Correctness was validated bottom-up, from the bitcell up to the full array. The most interesting test is mainTest2: two different 4-bit words written to two different addresses, then read back. This checks that the decoder routes the correct row and that storing one word does not disturb another.

mainTest2 SPICE waveforms: 1001 written to address 0000, 0110 written to address 1111, then both read back across eight nanoseconds
mainTest2: 1001 → address 0000, then 0110 → address 1111, then read both back. Each read matches the written word exactly; no cross-talk between rows.

How Fast Can It Go?

Minimum operating period was found with a binary search: shrink the clock period until reads stop matching the values that were written, then bracket the break point.

Clock-period binary search: left panel plots read-back voltage vs clock period and shows it transitioning through VDD/2 near 295 ps; right panel shows pass/fail bars across frequencies
Binary search for Tmin. The read-back voltage on a known-0 cycle sits cleanly at 0 V for long periods and snaps up to VDD for short ones; the transition crosses the VDD/2 decision threshold near 298 ps, setting fmax ≈ 3.36 GHz, well above the project's 500 MHz requirement. The 320 ps operating point used for the earlier waveforms and for the power measurement sits about 7% above this break point, so the reported numbers are not riding the edge of correctness.
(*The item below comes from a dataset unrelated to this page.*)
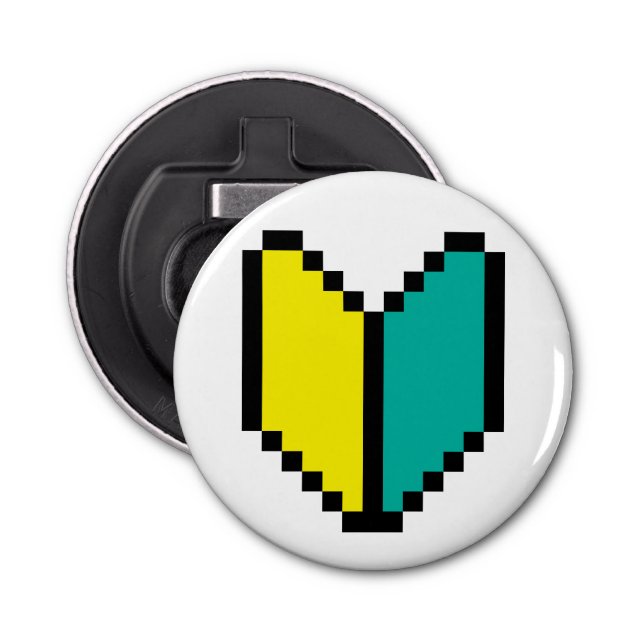 8 Bit Pixel Wakaba / Shoshinsha Mark Bottle Opener (Front)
Where the Limit Is, and How I'd Push Past It

At Tmin the read path still finishes in roughly 92 ps. The write path is what gives out first. Looking back at the one-cycle plot, roughly half of every period is spent pulling BL and BLb back up to VDD during precharge. That long φ1 is what squeezes the access budget and pins Tmin where it is.

The immediate next step would be to upsize the precharge PMOS pair in the column driver (currently W = 2). A wider device pulls the bitlines up faster, shortens φ1, and redistributes the freed-up time to the access phase. That translates into a direct drop in Tmin without touching any of the more sensitive blocks. I didn't have time to sweep the PMOS width and re-run the search, but it's the one lever I'd pull first.

Summary of Metrics

Process22nm PTM HP
Supply VDD0.8 V
Array Size16 × 4
Minimum Clock Period Tmin298 ps
Maximum Frequency fmax3.36 GHz
Worst-case Access Delay91.9 ps
Average Power54.74 μW
Bitcell Area (Σ widths)0.308 μm

This page is the highlight reel. The full report goes through every sub-block in detail: the 6T bitcell sizing, the two-phase clock circuit, the 4-to-16 decoder, the column driver, the isolated latch-type sense amp, the RdWr I/O block, the six timing invariants that guarantee correct operation, per-stage critical-path tables for both read and write, and the full figure-of-merit derivation.

Read the full report (PDF, 18 pages) →

Both of these projects are finished for now, but it would be interesting to combine them: the 8-bit ripple-carry adder from Project 1 and the 16×4 SRAM from this project already cover the datapath and storage halves of a digital system, and wrapping them together with a small controller and a few logical operations would turn them into a simple ALU. A possible follow-on if I come back to this.